As I got serious about my girlfriend at the time, I looked at buying a house in the city and found a house in Canton, which was directly across the park from his place. A few years later he and Karean sold their house by the park and found a place blocks away from mine closer to the square in Canton.
When he and Karean married, they had a lovely DIY ceremony in a restaurant in Canton, and asked me to shoot pictures of the ceremony. With my limited skills and equipment I did the best I could, but I was just happy to be part of the day. Looking back on this, I see it as sort of the high-water mark of the group of our friends; in the years directly after we all started scattering to distant cities and states. Soon after this I split up with my girlfriend, but the three of us stayed close.
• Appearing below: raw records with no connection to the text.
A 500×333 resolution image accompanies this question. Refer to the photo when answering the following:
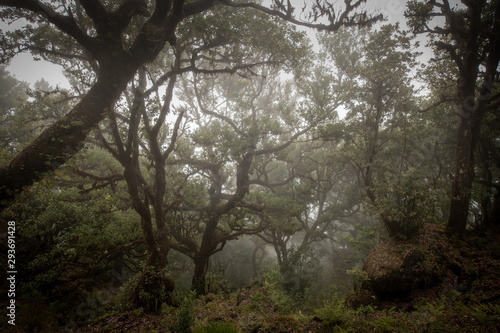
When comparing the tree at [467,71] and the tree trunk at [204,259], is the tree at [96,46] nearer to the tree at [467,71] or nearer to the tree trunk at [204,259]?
the tree at [467,71]

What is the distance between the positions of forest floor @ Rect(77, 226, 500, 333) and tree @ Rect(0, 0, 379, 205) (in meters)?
4.02

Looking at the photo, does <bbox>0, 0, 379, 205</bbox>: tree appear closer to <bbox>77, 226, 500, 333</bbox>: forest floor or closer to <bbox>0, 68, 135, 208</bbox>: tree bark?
<bbox>0, 68, 135, 208</bbox>: tree bark

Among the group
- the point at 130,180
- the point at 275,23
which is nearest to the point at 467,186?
the point at 275,23

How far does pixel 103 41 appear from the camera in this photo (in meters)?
6.03

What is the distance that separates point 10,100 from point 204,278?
34.5 meters

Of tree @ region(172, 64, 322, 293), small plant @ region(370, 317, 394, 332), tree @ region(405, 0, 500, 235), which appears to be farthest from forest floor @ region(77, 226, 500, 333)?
tree @ region(172, 64, 322, 293)

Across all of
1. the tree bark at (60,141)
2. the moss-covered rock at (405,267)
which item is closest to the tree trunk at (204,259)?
the moss-covered rock at (405,267)

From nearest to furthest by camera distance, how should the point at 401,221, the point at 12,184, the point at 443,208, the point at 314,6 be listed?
the point at 12,184 → the point at 314,6 → the point at 401,221 → the point at 443,208

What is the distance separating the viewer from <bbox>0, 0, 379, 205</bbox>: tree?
485cm

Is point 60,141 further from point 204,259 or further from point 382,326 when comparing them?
point 382,326

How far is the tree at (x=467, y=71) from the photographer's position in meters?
8.20

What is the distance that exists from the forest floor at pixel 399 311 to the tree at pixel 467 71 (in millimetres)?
1341

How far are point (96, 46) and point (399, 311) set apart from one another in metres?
11.3

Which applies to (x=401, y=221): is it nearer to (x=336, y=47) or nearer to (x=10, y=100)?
(x=336, y=47)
Time passed, and I met Jen. He and Karean welcomed her into their lives and our friendship grew. The four of us made time to get together for dinner and trips even as we made plans to move out of the city. As Jen and I got serious about getting married, I asked him to be the best man at my wedding. Here again, he organized a quiet, classy, fantastic bachelor dinner. With his typical class and grace, he outshone me in all of the pictures (served me right for asking such a photogenic man to be in my wedding), understood and leapt into action when I realized I’d left the rings on the shelf in our hallway (the church was down the street so the problem was a minor one), and stood beside me as I asked Jen to be my wife. Once again, his toast was on point.
Later that year, when our friends Matt and Sophie got married, we all flew out to San Francisco for an epic wedding and the four of us spent a couple of days kicking around the city together.
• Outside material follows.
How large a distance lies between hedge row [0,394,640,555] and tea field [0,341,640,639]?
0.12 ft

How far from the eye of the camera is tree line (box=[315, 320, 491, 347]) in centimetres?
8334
We got together to visit new restaurants, explore the Eastern Shore, and spend time together. The time between our calls got longer but we still got together and kept in touch–in no small part due to Jen and Karean. When Jen and I found out she was pregnant, they were some of the first friends we shared the news with, and some of the first people to meet her besides our family. Not long after that, we found out they were expecting too.
As our kids grew, we made a point of getting together more, both for the adults and for the kids. Dinners, concerts, Wildkratts, and day trips over the Bay Bridge. In 2014 we planned our vacation together and found a house in Delaware to rent. For an idyllic week we hung out on the beach, watched the kids play together, and ate guacamole.
Somewhere in that week, as the kids played in the surf, he told us how much the vacation–and our friendship–meant to the two of them. He asked if it was OK with us for Zachary to call us Uncle Bill and Aunt Jen, and we were honored. It was a natural extension of our friendship–we thought of each other as family.
This year I planned early and had a beach house located and rented by March. We were all looking forward to our week together. I don’t know what happened. I don’t have details, and if I did I wouldn’t share them here anyway. I do know that part of my family is gone, and I’m still dealing with that reality.
I spent time on the phone Saturday with a select group of old friends to let them know what happened, and found myself trading stories and photos via text until about 10PM. Part of that time I was down in the basement going through my print photos and another part was spent in my Amazon Prime archives pulling photos together.
I will miss his humor. I’ll miss his quiet intelligence, his advice, and easygoing warmth. I’m going to miss growing old with him, like we joked about–two old farts sitting on a porch drinking beers together. I’ve got a hole in my heart where he should be.